### Text segment:

--------------------

Following the successful resolution of this case, Dr. Kristopher Rinehart, M.D., Dan’s client against whom the false allegations were made, said “My father was a lawyer and I have known many. It is unique to find a supremely knowledgeable lawyer and fierce litigator with such versatility that he is able to go from Lanham Act expert to criminal defense to criminal prosecutor to civil justice all in one case. Dan DeCarlo did all that, and he did it in front of the most no-nonsense judge on the federal bench when he did it in front of The Honorable David Carter.” The Court’s order can be read here. The firm’s announcement about this sanction award can be found here, which includes links to extensive coverage of this case by the Los Angeles Daily Journal.

Since 1992, Dan has focused on complex business litigation, concentrating on trademark and Lanham Act claims, copyright litigation, unfair competition litigation, false advertising, trade secret litigation, patent litigation, right of publicity and related business torts. He has served as lead counsel in countless jury and bench trials and has extensive experience in all aspects of federal court litigation, including preliminary injunctions, summary judgments, and appeals to the Ninth Circuit and Federal Circuit Courts of Appeal.

--------------------

### Information shown:
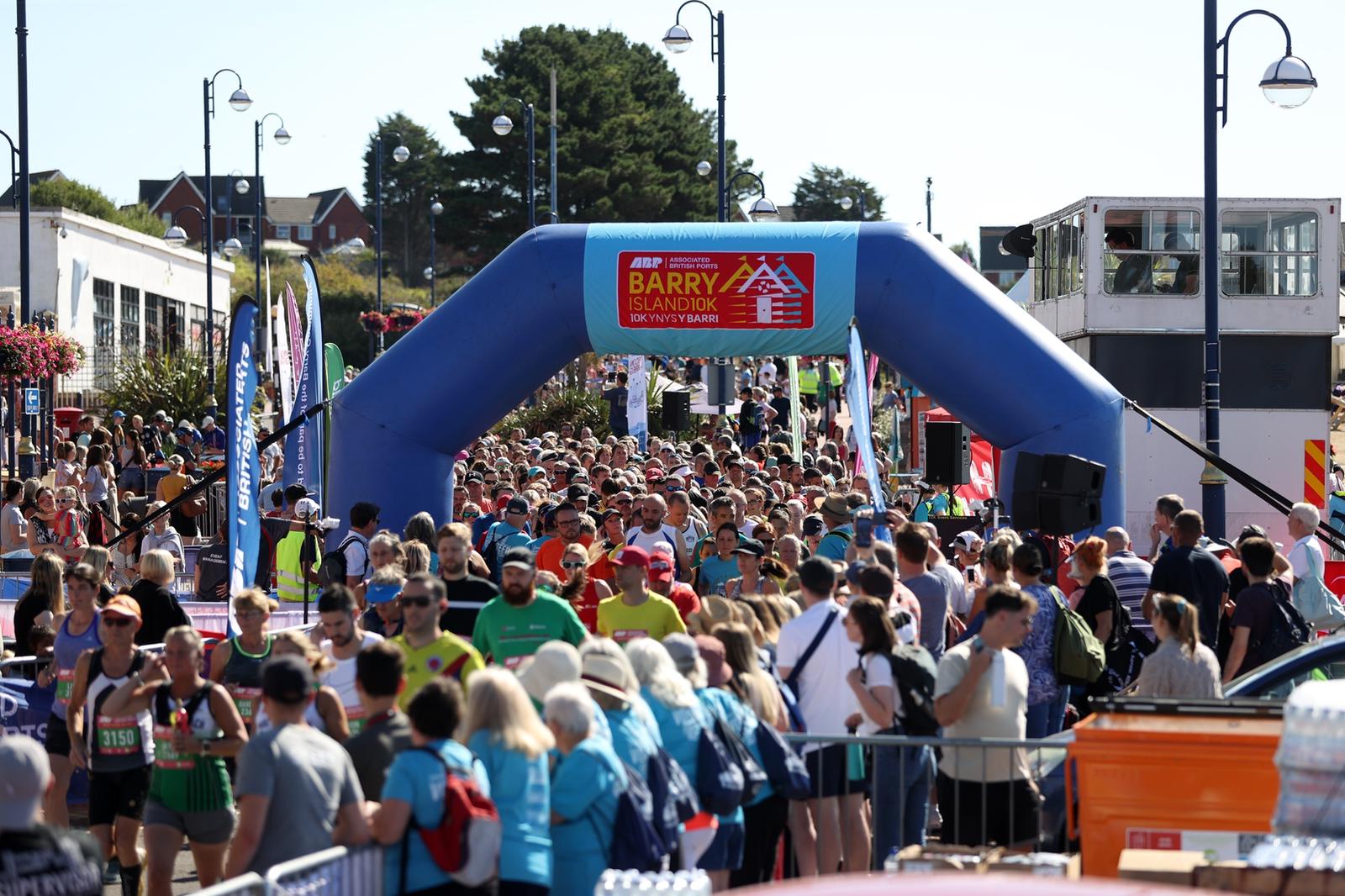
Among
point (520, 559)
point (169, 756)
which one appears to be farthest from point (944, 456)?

--------------------

### To-do list:
**1)** In the passage about Dan DeCarlo, reproduce everything from "Following the successful" down to "Angeles Daily Journal.", swapping "judge" for "jurist".
**2)** List each role that, according to the quoted statement in the passage about Dan DeCarlo, he moved between within one case.
Answer using only the passage about Dan DeCarlo.

### Final results:
**1)**
Following the successful resolution of this case, Dr. Kristopher Rinehart, M.D., Dan’s client against whom the false allegations were made, said “My father was a lawyer and I have known many. It is unique to find a supremely knowledgeable lawyer and fierce litigator with such versatility that he is able to go from Lanham Act expert to criminal defense to criminal prosecutor to civil justice all in one case. Dan DeCarlo did all that, and he did it in front of the most no-nonsense jurist on the federal bench when he did it in front of The Honorable David Carter.” The Court’s order can be read here. The firm’s announcement about this sanction award can be found here, which includes links to extensive coverage of this case by the Los Angeles Daily Journal.

**2)** Lanham Act expert, criminal defense, criminal prosecutor, civil justice